Nell’interessante lavoro di Herbiet, ambientato nella Parigi d’oggi, il colonnello in pensione Raoul Duplan viene trovato morto, una pallottola in testa. E comincia il fitto intreccio tra grande storia (la guerra d’Algeria) e piccola storia (la vicenda personale di Guy Rossi, aiutante di campo del colonel ai tempi del colonialismo francese). «La quasi assenza, dai nostri schermi, della guerra d’Algeria quale tragedia personale di otto milioni di persone, allontana da noi tali drammi. So che pure in Italia il rendiconto col passato è doloroso, ma bisogna affrontarlo», esorta il regista, raccontando che a Toronto, al cui Festival Mon colonel è stato già presentato, la stampa americana chiese se avesse girato il film in relazione alla guerra in Irak. «Quando si parla d’una guerra, si parla di tutte le guerre... Guantanamo, il Kossovo, l’Algeria, non importa. Tuttavia, non va dimenticato che il cinema è spettacolo, ha bisogno di storie. E poi la gente va al cinema per divertirsi, ma preferisco combattere a modo mio, seguendo l’attualità».

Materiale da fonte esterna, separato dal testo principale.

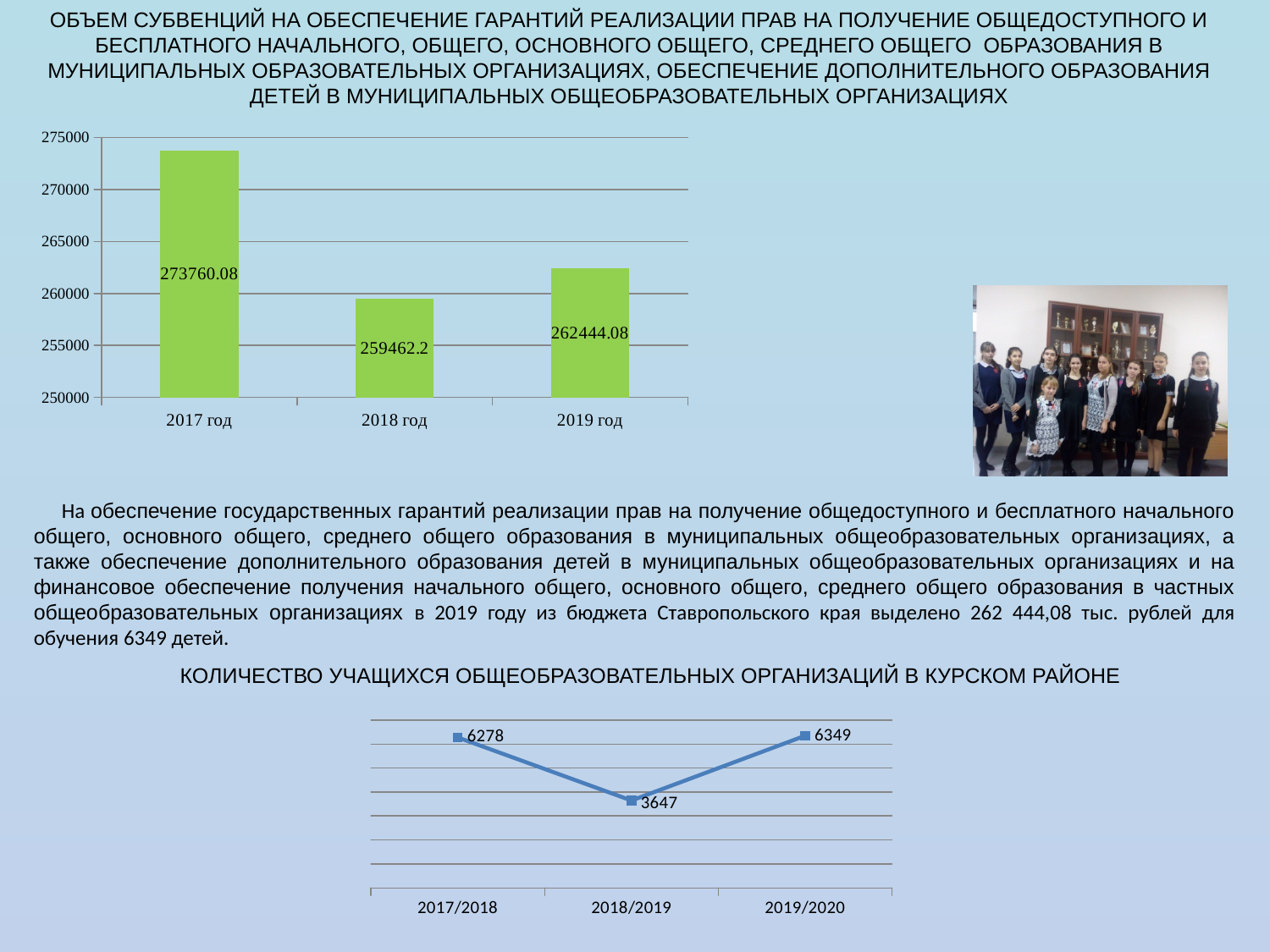
In the top bar chart, which year has the lowest value? 2018 год In the bottom line chart, which period has the highest value? 2019/2020 In the top bar chart, what is the value for 2018 год? 259462.2 In the bottom line chart, what is the difference between the values for 2019/2020 and 2017/2018? 71 In the bottom line chart, what is the value for 2019/2020? 6349 How many data points are plotted in the bottom line chart? 3 In the top bar chart, is the value for 2019 год greater or less than 260000? greater What kind of chart is the top chart on the slide? bar chart In the bottom line chart, what is the value for 2018/2019? 3647 In the top bar chart, what is the difference between the values for 2017 год and 2019 год? 11316 In the top bar chart, which year has the highest value? 2017 год In the top bar chart, what is the value for 2017 год? 273760.08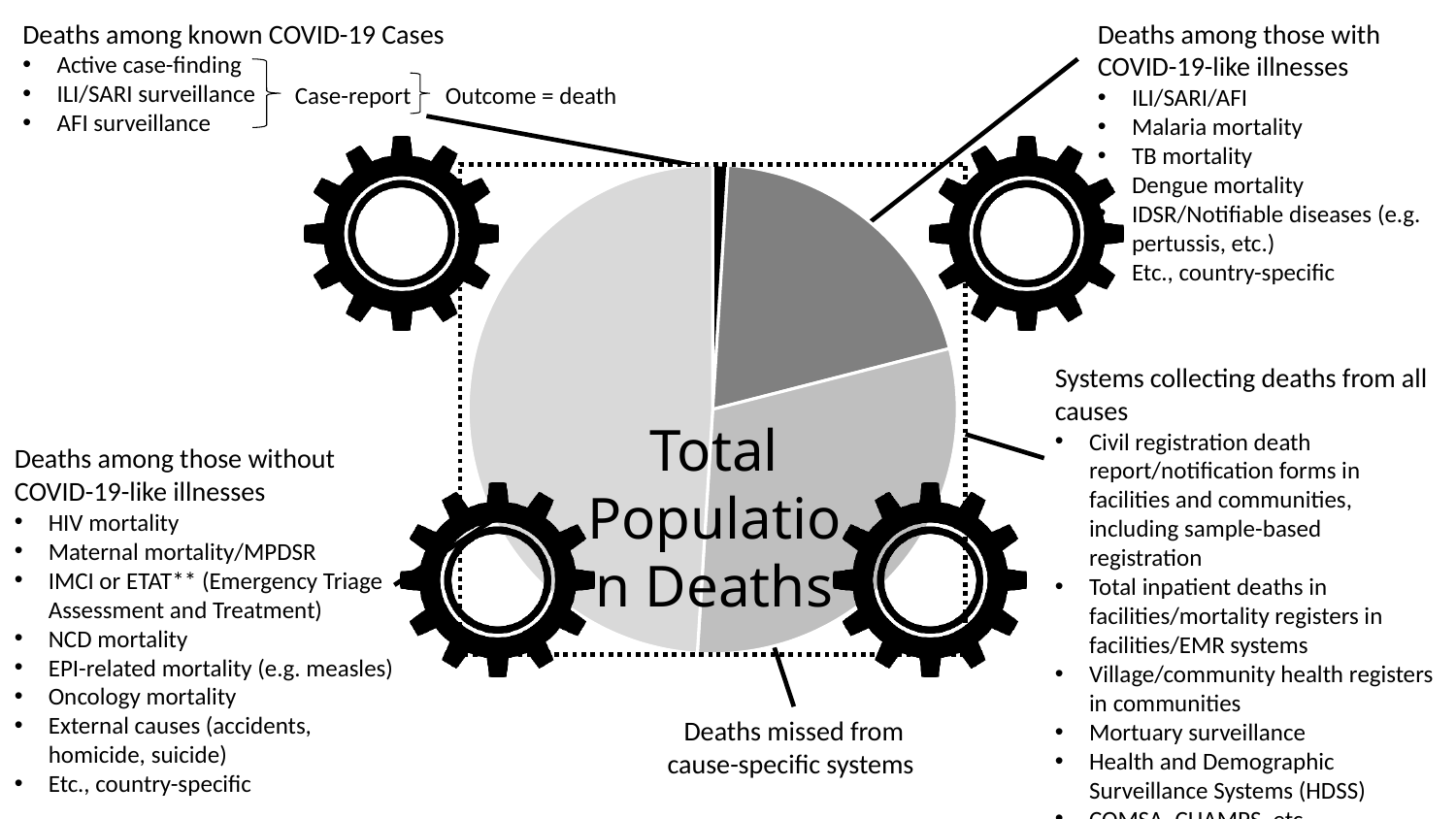
Which slice is larger: Deaths among those without COVID-19-like illnesses or Deaths missed from cause-specific systems? Deaths among those without COVID-19-like illnesses How many slices does the pie chart have? 4 Which slice is larger: Deaths among known COVID-19 Cases or Deaths among those with COVID-19-like illnesses? Deaths among those with COVID-19-like illnesses Does the pie chart print any percentage values on its slices? No Which category has the smallest slice of the pie chart? Deaths among known COVID-19 Cases Which category has the largest slice of the pie chart? Deaths among those without COVID-19-like illnesses What kind of chart is shown on the slide? pie chart What is the title printed in the centre of the pie chart? Total Population Deaths What colour is the slice for Deaths among known COVID-19 Cases? black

Tuttavia, Mon colonel, con il cantante Charles Aznavour in un ruolo da protagonista, ha la pretesa, per lui e per la moglie, che ha impiegato sette anni a reperire i fondi necessari, «di ricordare ai francesi che l’Algeria non appartiene più alla Francia, ancora attaccata alle vecchie carte geografiche d’una volta, con i due Paesi dello stesso colore». E sebbene sia «inaccettabile il terrorismo internazionale, così come le Brigate Rosse, è doveroso fare dei distinguo, pensando che Arafat, per esempio, fu considerato un terrorista, venendo ricevuto ovunque».

È andata meglio quando Costa-Gavras ha ammesso che il cinema «non sta lì, a cambiare il mondo».